Work to be completed: Output all of the entries exactly as written.

Spatial reasoning records:

───

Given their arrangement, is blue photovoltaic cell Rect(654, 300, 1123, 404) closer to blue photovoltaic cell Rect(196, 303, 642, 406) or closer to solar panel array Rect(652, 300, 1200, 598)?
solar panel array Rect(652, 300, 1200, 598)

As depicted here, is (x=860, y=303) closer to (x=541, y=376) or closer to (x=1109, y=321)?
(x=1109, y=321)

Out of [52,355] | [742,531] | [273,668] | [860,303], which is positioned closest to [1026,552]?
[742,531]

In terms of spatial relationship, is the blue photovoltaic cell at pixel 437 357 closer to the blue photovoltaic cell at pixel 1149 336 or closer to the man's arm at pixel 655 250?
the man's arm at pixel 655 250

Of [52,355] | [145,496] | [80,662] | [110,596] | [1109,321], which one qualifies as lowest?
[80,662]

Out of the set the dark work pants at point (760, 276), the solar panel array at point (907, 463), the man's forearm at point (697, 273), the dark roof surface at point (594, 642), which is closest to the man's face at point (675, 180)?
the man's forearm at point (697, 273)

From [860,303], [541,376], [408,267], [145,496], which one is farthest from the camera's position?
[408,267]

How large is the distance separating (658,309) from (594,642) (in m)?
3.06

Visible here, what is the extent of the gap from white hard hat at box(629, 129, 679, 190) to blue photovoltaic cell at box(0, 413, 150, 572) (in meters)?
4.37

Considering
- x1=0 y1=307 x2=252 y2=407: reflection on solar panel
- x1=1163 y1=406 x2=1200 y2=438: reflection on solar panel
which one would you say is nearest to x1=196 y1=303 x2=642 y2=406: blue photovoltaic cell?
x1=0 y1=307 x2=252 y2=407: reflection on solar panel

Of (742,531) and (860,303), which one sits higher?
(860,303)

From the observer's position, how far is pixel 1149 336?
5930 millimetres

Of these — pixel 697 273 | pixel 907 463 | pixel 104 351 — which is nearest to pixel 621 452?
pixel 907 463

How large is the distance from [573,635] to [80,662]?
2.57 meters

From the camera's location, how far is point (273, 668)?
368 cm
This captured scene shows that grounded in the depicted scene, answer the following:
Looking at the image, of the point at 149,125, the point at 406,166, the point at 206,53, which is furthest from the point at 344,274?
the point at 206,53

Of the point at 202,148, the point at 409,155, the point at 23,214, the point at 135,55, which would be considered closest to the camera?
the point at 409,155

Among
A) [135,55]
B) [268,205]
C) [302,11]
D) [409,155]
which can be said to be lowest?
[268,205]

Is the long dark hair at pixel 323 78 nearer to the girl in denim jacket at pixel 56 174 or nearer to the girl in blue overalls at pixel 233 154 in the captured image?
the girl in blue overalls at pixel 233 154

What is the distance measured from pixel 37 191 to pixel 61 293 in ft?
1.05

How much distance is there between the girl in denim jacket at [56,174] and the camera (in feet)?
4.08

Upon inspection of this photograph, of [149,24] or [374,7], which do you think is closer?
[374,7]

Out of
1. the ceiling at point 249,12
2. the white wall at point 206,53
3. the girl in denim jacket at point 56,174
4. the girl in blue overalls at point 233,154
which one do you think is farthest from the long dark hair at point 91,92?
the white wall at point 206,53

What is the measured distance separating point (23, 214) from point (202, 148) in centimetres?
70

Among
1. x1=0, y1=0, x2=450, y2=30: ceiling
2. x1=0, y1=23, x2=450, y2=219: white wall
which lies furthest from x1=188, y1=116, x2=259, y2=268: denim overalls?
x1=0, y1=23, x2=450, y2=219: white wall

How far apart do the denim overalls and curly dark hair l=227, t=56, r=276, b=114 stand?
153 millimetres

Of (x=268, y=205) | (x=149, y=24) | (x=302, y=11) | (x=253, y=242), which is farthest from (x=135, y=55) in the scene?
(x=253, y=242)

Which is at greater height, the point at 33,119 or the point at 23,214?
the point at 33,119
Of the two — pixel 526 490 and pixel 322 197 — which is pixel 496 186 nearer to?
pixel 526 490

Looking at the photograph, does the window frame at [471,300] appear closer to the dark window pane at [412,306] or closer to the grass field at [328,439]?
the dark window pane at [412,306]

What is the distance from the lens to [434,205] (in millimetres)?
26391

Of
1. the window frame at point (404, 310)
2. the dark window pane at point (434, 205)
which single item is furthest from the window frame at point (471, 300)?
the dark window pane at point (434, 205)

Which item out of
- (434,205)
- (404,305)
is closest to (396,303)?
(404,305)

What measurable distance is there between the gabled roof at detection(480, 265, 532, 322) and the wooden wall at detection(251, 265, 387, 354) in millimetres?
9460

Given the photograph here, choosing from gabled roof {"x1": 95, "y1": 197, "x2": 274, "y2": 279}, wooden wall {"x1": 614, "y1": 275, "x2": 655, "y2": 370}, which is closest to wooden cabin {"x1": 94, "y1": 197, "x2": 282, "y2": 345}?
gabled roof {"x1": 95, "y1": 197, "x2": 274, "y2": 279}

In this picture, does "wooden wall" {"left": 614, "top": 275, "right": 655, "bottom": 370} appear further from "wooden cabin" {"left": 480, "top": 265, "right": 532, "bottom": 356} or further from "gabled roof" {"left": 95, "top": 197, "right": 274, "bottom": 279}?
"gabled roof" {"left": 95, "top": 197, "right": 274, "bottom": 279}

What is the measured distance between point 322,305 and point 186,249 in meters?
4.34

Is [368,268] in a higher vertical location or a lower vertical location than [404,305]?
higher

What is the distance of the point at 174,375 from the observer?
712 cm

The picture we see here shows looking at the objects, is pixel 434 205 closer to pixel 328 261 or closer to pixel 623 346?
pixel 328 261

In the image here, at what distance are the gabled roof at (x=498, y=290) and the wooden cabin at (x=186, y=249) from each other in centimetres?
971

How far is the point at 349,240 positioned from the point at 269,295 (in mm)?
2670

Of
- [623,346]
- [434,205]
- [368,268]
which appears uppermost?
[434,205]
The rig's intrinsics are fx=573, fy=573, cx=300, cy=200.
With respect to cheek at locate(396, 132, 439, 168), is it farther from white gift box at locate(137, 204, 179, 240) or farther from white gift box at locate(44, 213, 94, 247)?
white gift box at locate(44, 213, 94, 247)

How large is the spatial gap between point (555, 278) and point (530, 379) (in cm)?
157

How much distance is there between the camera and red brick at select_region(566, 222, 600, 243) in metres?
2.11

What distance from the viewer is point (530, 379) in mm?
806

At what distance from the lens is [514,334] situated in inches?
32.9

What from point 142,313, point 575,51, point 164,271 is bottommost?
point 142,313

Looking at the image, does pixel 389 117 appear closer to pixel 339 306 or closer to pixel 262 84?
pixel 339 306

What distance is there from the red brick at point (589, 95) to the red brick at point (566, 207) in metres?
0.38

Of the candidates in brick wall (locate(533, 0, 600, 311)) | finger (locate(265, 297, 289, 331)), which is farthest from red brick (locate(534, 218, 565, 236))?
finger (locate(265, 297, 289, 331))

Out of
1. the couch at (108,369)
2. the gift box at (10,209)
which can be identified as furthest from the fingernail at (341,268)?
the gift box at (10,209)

───

Result for this exercise:
Given their arrangement, is blue photovoltaic cell Rect(654, 300, 1123, 404) closer to blue photovoltaic cell Rect(196, 303, 642, 406) or closer to solar panel array Rect(652, 300, 1200, 598)?
solar panel array Rect(652, 300, 1200, 598)

As depicted here, is (x=860, y=303) closer to (x=541, y=376) or closer to (x=1109, y=321)?
(x=1109, y=321)

Out of [52,355] | [742,531] | [273,668] | [860,303], which is positioned closest to [1026,552]?
[742,531]

In terms of spatial relationship, is the blue photovoltaic cell at pixel 437 357 closer to the blue photovoltaic cell at pixel 1149 336 or closer to the man's arm at pixel 655 250?
the man's arm at pixel 655 250

Of [52,355] | [145,496] | [80,662] | [110,596] | [1109,321], which one qualifies as lowest?
[80,662]

Out of the set the dark work pants at point (760, 276), the solar panel array at point (907, 463), the man's forearm at point (697, 273), the dark roof surface at point (594, 642), which is closest to the man's face at point (675, 180)?
the man's forearm at point (697, 273)

From [860,303], [541,376], [408,267], [145,496], which one is farthest from the camera's position?
[408,267]

How large is the distance separating (658,309) from (594,642) (in m)?
3.06

Visible here, what is the extent of the gap from white hard hat at box(629, 129, 679, 190) to blue photovoltaic cell at box(0, 413, 150, 572) (in meters)?
4.37

Considering
- x1=0 y1=307 x2=252 y2=407: reflection on solar panel
- x1=1163 y1=406 x2=1200 y2=438: reflection on solar panel
which one would you say is nearest to x1=196 y1=303 x2=642 y2=406: blue photovoltaic cell?
x1=0 y1=307 x2=252 y2=407: reflection on solar panel

Of (742,531) and (860,303), which one sits higher?
(860,303)

From the observer's position, how far is pixel 1149 336?
5930 millimetres

Of these — pixel 697 273 | pixel 907 463 | pixel 104 351 — which is nearest to pixel 621 452?
pixel 907 463

How large is the distance from [573,635] to [80,662]?
2.57 meters

From the camera's location, how far is point (273, 668)?
368 cm
This captured scene shows that grounded in the depicted scene, answer the following:
Looking at the image, of the point at 149,125, the point at 406,166, the point at 206,53, which is furthest from the point at 344,274?
the point at 206,53

Of the point at 202,148, the point at 409,155, the point at 23,214, the point at 135,55, which would be considered closest to the camera?
the point at 409,155

Among
A) [135,55]
B) [268,205]
C) [302,11]
D) [409,155]
which can be said to be lowest?
[268,205]

Is the long dark hair at pixel 323 78 nearer to the girl in denim jacket at pixel 56 174 or nearer to the girl in blue overalls at pixel 233 154 in the captured image?
the girl in blue overalls at pixel 233 154

What is the distance measured from pixel 37 191 to pixel 61 293 in ft?
1.05

How much distance is there between the girl in denim jacket at [56,174] and the camera (in feet)?
4.08

Upon inspection of this photograph, of [149,24] or [374,7], which do you think is closer?
[374,7]

Out of
1. the ceiling at point 249,12
2. the white wall at point 206,53
3. the girl in denim jacket at point 56,174
4. the girl in blue overalls at point 233,154
which one do you think is farthest from the long dark hair at point 91,92?
the white wall at point 206,53

What is the measured distance separating point (23, 214) from point (202, 148) in centimetres?
70

Among
1. x1=0, y1=0, x2=450, y2=30: ceiling
2. x1=0, y1=23, x2=450, y2=219: white wall
which lies furthest from x1=188, y1=116, x2=259, y2=268: denim overalls?
x1=0, y1=23, x2=450, y2=219: white wall

How far apart do the denim overalls and curly dark hair l=227, t=56, r=276, b=114 stand?
153 millimetres

Of (x=268, y=205) | (x=149, y=24) | (x=302, y=11) | (x=253, y=242), which is farthest from (x=135, y=55) in the scene?
(x=253, y=242)

Which is at greater height, the point at 33,119 or the point at 23,214?
the point at 33,119
Of the two — pixel 526 490 and pixel 322 197 — which is pixel 496 186 nearer to?
pixel 526 490

Looking at the photograph, does the window frame at [471,300] appear closer to the dark window pane at [412,306] or closer to the grass field at [328,439]?
the dark window pane at [412,306]

What is the distance from the lens to [434,205] (in millimetres)?
26391

Of
1. the window frame at point (404, 310)
2. the dark window pane at point (434, 205)
which single item is furthest from the window frame at point (471, 300)?
the dark window pane at point (434, 205)

Which item out of
- (434,205)
- (404,305)
is closest to (396,303)?
(404,305)

What measurable distance is there between the gabled roof at detection(480, 265, 532, 322) and the wooden wall at detection(251, 265, 387, 354) in millimetres?
9460

Given the photograph here, choosing from gabled roof {"x1": 95, "y1": 197, "x2": 274, "y2": 279}, wooden wall {"x1": 614, "y1": 275, "x2": 655, "y2": 370}, which is closest to wooden cabin {"x1": 94, "y1": 197, "x2": 282, "y2": 345}?
gabled roof {"x1": 95, "y1": 197, "x2": 274, "y2": 279}

In this picture, does "wooden wall" {"left": 614, "top": 275, "right": 655, "bottom": 370} appear further from "wooden cabin" {"left": 480, "top": 265, "right": 532, "bottom": 356} or further from "gabled roof" {"left": 95, "top": 197, "right": 274, "bottom": 279}?
"gabled roof" {"left": 95, "top": 197, "right": 274, "bottom": 279}

What is the measured distance between point 322,305 and point 186,249 in meters?
4.34

Is [368,268] in a higher vertical location or a lower vertical location than [404,305]?
higher

What is the distance of the point at 174,375 from the observer?
712 cm

The picture we see here shows looking at the objects, is pixel 434 205 closer to pixel 328 261 or closer to pixel 623 346?
pixel 328 261

In the image here, at what distance are the gabled roof at (x=498, y=290) and the wooden cabin at (x=186, y=249) from each other in centimetres?
971

How far is the point at 349,240 positioned from the point at 269,295 (in mm)?
2670

Of
- [623,346]
- [434,205]
- [368,268]
which appears uppermost?
[434,205]
The rig's intrinsics are fx=573, fy=573, cx=300, cy=200.
With respect to cheek at locate(396, 132, 439, 168), is it farther from white gift box at locate(137, 204, 179, 240) or farther from white gift box at locate(44, 213, 94, 247)?
white gift box at locate(44, 213, 94, 247)

How large is the spatial gap between point (555, 278) and point (530, 379) (in cm)?
157

How much distance is there between the camera and red brick at select_region(566, 222, 600, 243) in metres?
2.11

What distance from the viewer is point (530, 379) in mm?
806

At what distance from the lens is [514,334] situated in inches?
32.9

What from point 142,313, point 575,51, point 164,271 is bottommost?
point 142,313

Looking at the image, does pixel 389 117 appear closer to pixel 339 306 or closer to pixel 262 84?
pixel 339 306

What distance is there from the red brick at point (589, 95) to the red brick at point (566, 207) in metres?
0.38

Of the candidates in brick wall (locate(533, 0, 600, 311)) | finger (locate(265, 297, 289, 331)), which is farthest from red brick (locate(534, 218, 565, 236))?
finger (locate(265, 297, 289, 331))

Out of
1. the couch at (108,369)
2. the gift box at (10,209)
which can be identified as furthest from the fingernail at (341,268)?
the gift box at (10,209)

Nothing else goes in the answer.